According to the Ministry of Health, the target audience comprises 14.3 million children under five years of age, and children under one year of age should be immunized according to the vaccination status for the primary scheme.
droplet
Children aged one to four years should take a dose of the Oral Poliomyelitis Vaccine (VOP), popularly known as droplet, provided they have already received three doses of Inactivated Poliomyelitis Vaccine (VIP) in the basic regimen. So far, about six million doses have been applied in Brazil.
Since 2016, polio vaccine coverage is below 95%, the rate recommended by the World Health Organization (WHO). Last year, less than 70% of children were vaccinated, according to information from DataSUS.

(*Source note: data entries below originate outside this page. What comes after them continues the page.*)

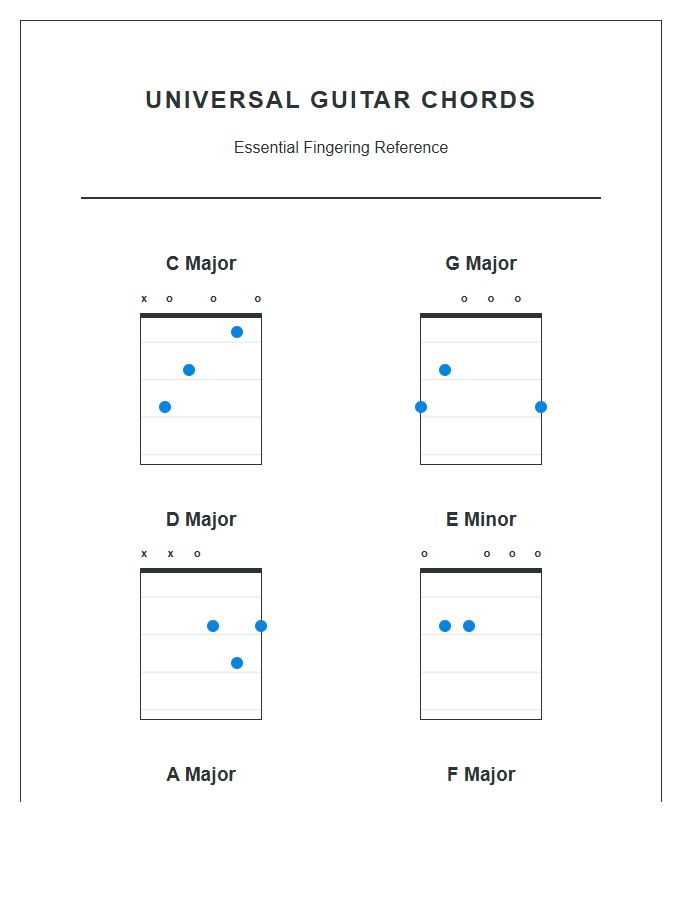 UNIVERSAL GUITAR CHORDS

Essential Fingering Reference

C Major

x o o o

G Major

o o o

D Major

x x o

E Minor

o o o o

A Major

F Major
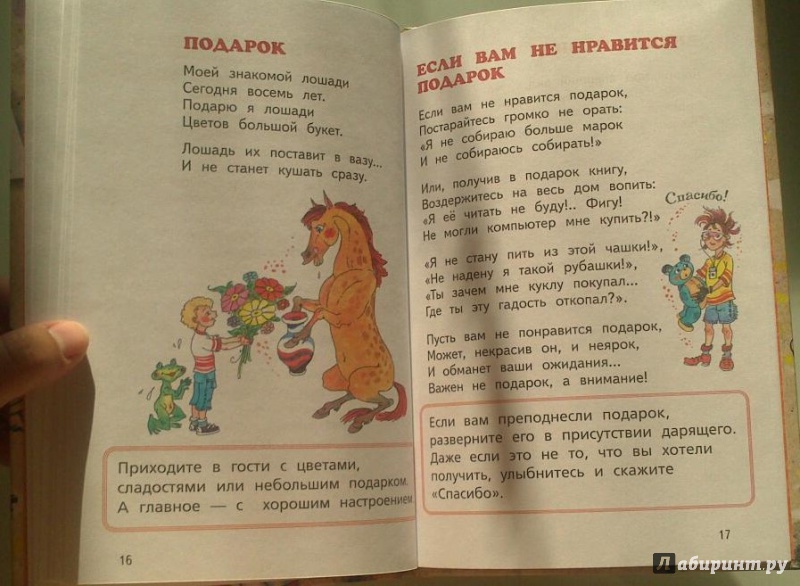 ПОДАРОК

Моей знакомой лошади
Сегодня восемь лет.
Подарю я лошади
Цветов большой букет.

Лошадь их поставит в вазу...
И не станет кушать сразу.

Приходите в гости с цветами, сладостями или небольшим подарком. А главное — с хорошим настроением

16

ЕСЛИ ВАМ НЕ НРАВИТСЯ ПОДАРОК

Если вам не нравится подарок,
Постарайтесь громко не орать:
«Я не собираю больше марок
И не собираюсь собирать!»

Или, получив в подарок книгу,
Воздержитесь на весь дом вопить:
«Я её читать не буду!.. Фигу!
Не могли компьютер мне купить?!»

«Я не стану пить из этой чашки!»,
«Не надену я такой рубашки!»,
«Ты зачем мне куклу покупал...
Где ты эту гадость откопал?».

Пусть вам не понравится подарок,
Может, некрасив он, и неярок,
И обманет ваши ожидания...
Важен не подарок, а внимание!

Спасибо!

Если вам преподнесли подарок, разверните его в присутствии дарящего. Даже если это не то, что вы хотели получить, улыбнитесь и скажите «Спасибо».

17

Лабиринт.ру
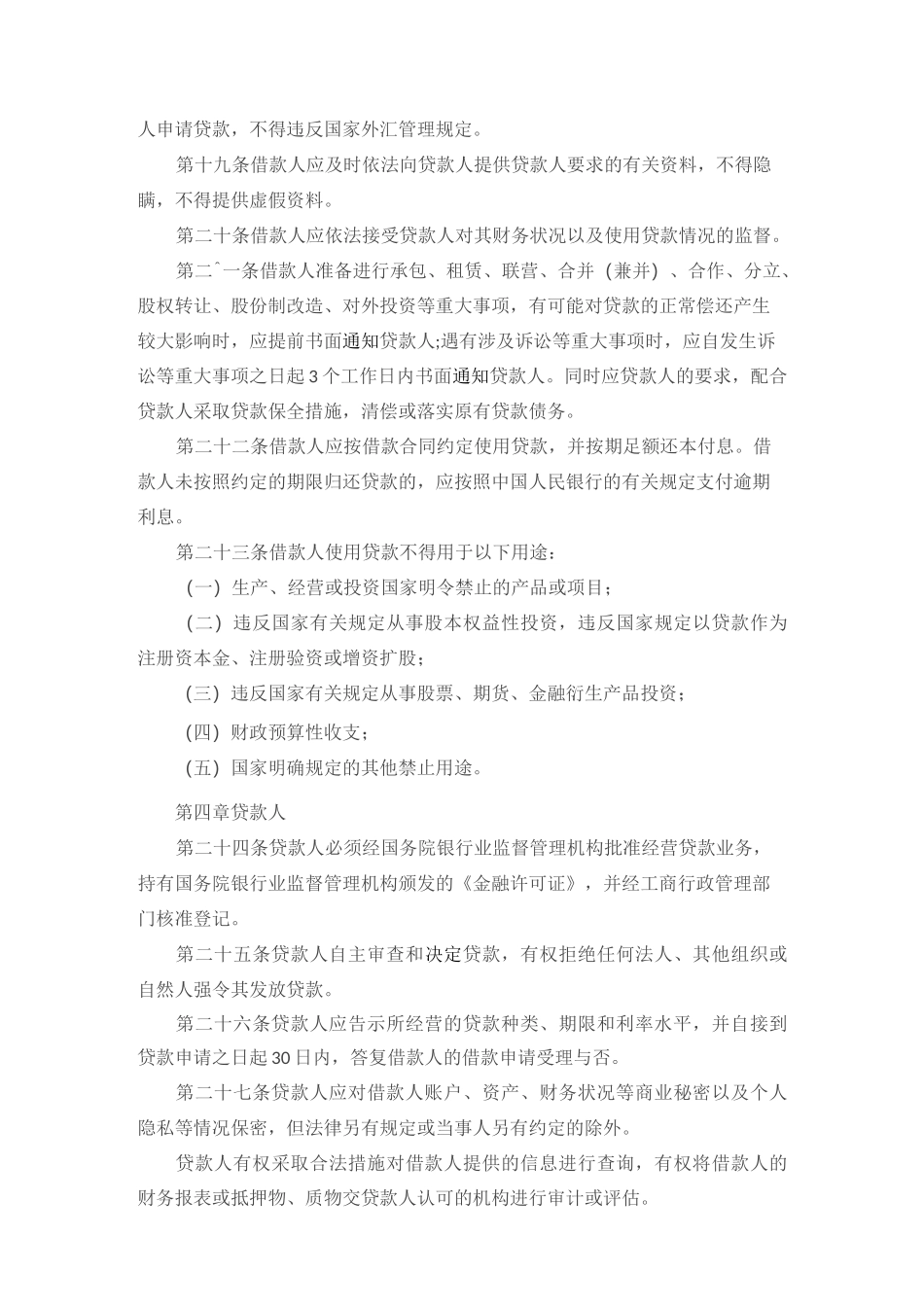 人申请贷款，不得违反国家外汇管理规定。

第十九条借款人应及时依法向贷款人提供贷款人要求的有关资料，不得隐瞒，不得提供虚假资料。

第二十条借款人应依法接受贷款人对其财务状况以及使用贷款情况的监督。

第二ˆ一条借款人准备进行承包、租赁、联营、合并（兼并）、合作、分立、股权转让、股份制改造、对外投资等重大事项，有可能对贷款的正常偿还产生较大影响时，应提前书面通知贷款人;遇有涉及诉讼等重大事项时，应自发生诉讼等重大事项之日起3个工作日内书面通知贷款人。同时应贷款人的要求，配合贷款人采取贷款保全措施，清偿或落实原有贷款债务。

第二十二条借款人应按借款合同约定使用贷款，并按期足额还本付息。借款人未按照约定的期限归还贷款的，应按照中国人民银行的有关规定支付逾期利息。

第二十三条借款人使用贷款不得用于以下用途：

（一）生产、经营或投资国家明令禁止的产品或项目;

（二）违反国家有关规定从事股本权益性投资，违反国家规定以贷款作为注册资本金、注册验资或增资扩股;

（三）违反国家有关规定从事股票、期货、金融衍生产品投资;

（四）财政预算性收支;

（五）国家明确规定的其他禁止用途。

第四章贷款人

第二十四条贷款人必须经国务院银行业监督管理机构批准经营贷款业务，持有国务院银行业监督管理机构颁发的《金融许可证》，并经工商行政管理部门核准登记。

第二十五条贷款人自主审查和决定贷款，有权拒绝任何法人、其他组织或自然人强令其发放贷款。

第二十六条贷款人应告示所经营的贷款种类、期限和利率水平，并自接到贷款申请之日起30日内，答复借款人的借款申请受理与否。

第二十七条贷款人应对借款人账户、资产、财务状况等商业秘密以及个人隐私等情况保密，但法律另有规定或当事人另有约定的除外。

贷款人有权采取合法措施对借款人提供的信息进行查询，有权将借款人的财务报表或抵押物、质物交贷款人认可的机构进行审计或评估。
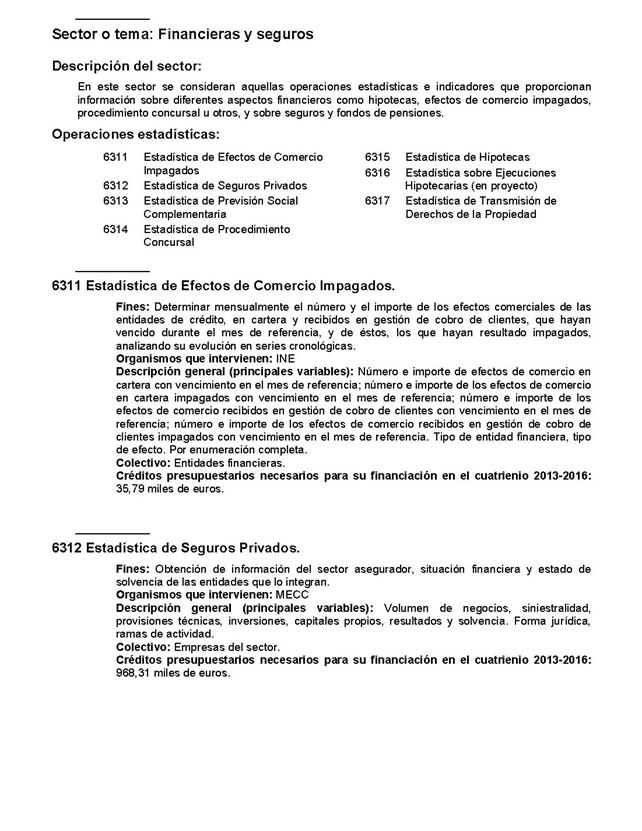 Sector o tema: Financieras y seguros

Descripción del sector:

En este sector se consideran aquellas operaciones estadísticas e indicadores que proporcionan información sobre diferentes aspectos financieros como hipotecas, efectos de comercio impagados, procedimiento concursal u otros, y sobre seguros y fondos de pensiones.

Operaciones estadísticas:

6311 Estadística de Efectos de Comercio Impagados
6312 Estadística de Seguros Privados
6313 Estadística de Previsión Social Complementaria
6314 Estadística de Procedimiento Concursal

6315 Estadística de Hipotecas
6316 Estadística sobre Ejecuciones Hipotecarias (en proyecto)
6317 Estadística de Transmisión de Derechos de la Propiedad

6311 Estadística de Efectos de Comercio Impagados.

Fines: Determinar mensualmente el número y el importe de los efectos comerciales de las entidades de crédito, en cartera y recibidos en gestión de cobro de clientes, que hayan vencido durante el mes de referencia, y de éstos, los que hayan resultado impagados, analizando su evolución en series cronológicas.
Organismos que intervienen: INE
Descripción general (principales variables): Número e importe de efectos de comercio en cartera con vencimiento en el mes de referencia; número e importe de los efectos de comercio en cartera impagados con vencimiento en el mes de referencia; número e importe de los efectos de comercio recibidos en gestión de cobro de clientes con vencimiento en el mes de referencia; número e importe de los efectos de comercio recibidos en gestión de cobro de clientes impagados con vencimiento en el mes de referencia. Tipo de entidad financiera, tipo de efecto. Por enumeración completa.
Colectivo: Entidades financieras.
Créditos presupuestarios necesarios para su financiación en el cuatrienio 2013-2016: 35,79 miles de euros.

6312 Estadística de Seguros Privados.

Fines: Obtención de información del sector asegurador, situación financiera y estado de solvencia de las entidades que lo integran.
Organismos que intervienen: MECC
Descripción general (principales variables): Volumen de negocios, siniestralidad, provisiones técnicas, inversiones, capitales propios, resultados y solvencia. Forma jurídica, ramas de actividad.
Colectivo: Empresas del sector.
Créditos presupuestarios necesarios para su financiación en el cuatrienio 2013-2016: 968,31 miles de euros.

In addition to the mobilization against poliomyelitis, the act in Brasília has a blood pressure measurement service, diabetes testing and integrative practices, in addition to medical care and referral services, all free of charge.
The event also marks 32 years of implementation of the Unified Health System (SUS), conceived by the 1988 Constitution.
pandemic and monkeypox
In his speech, the Minister of Health commented on the current situation of the covid-19 pandemic in Brazil, comparing it with the most serious period of the crisis, in 2021, when the country recorded a daily moving average of deaths of more than three thousand people.
“The union of all made it possible for us to overcome this public health emergency. Today, the moving average of deaths is less than 70 cases per day. In other words, we live in a more controlled epidemiological scenario”, he emphasized.
About monkeypox (monkeypox), the minister said that the SUS managed to structure a network with more than 15 laboratories capable of making the diagnosis, in addition to the acquisition of medicines. “Soon, vaccines will arrive, all this is the result of SUS”, he said.
He also mentioned the expansion of the health surveillance system, since the beginning of the pandemic. “Our health surveillance structure has tripled. Cievs [Centro de Informações Estratégicas em Saúde] there were 55 and today there are 164, many of them in the border region”, he concluded.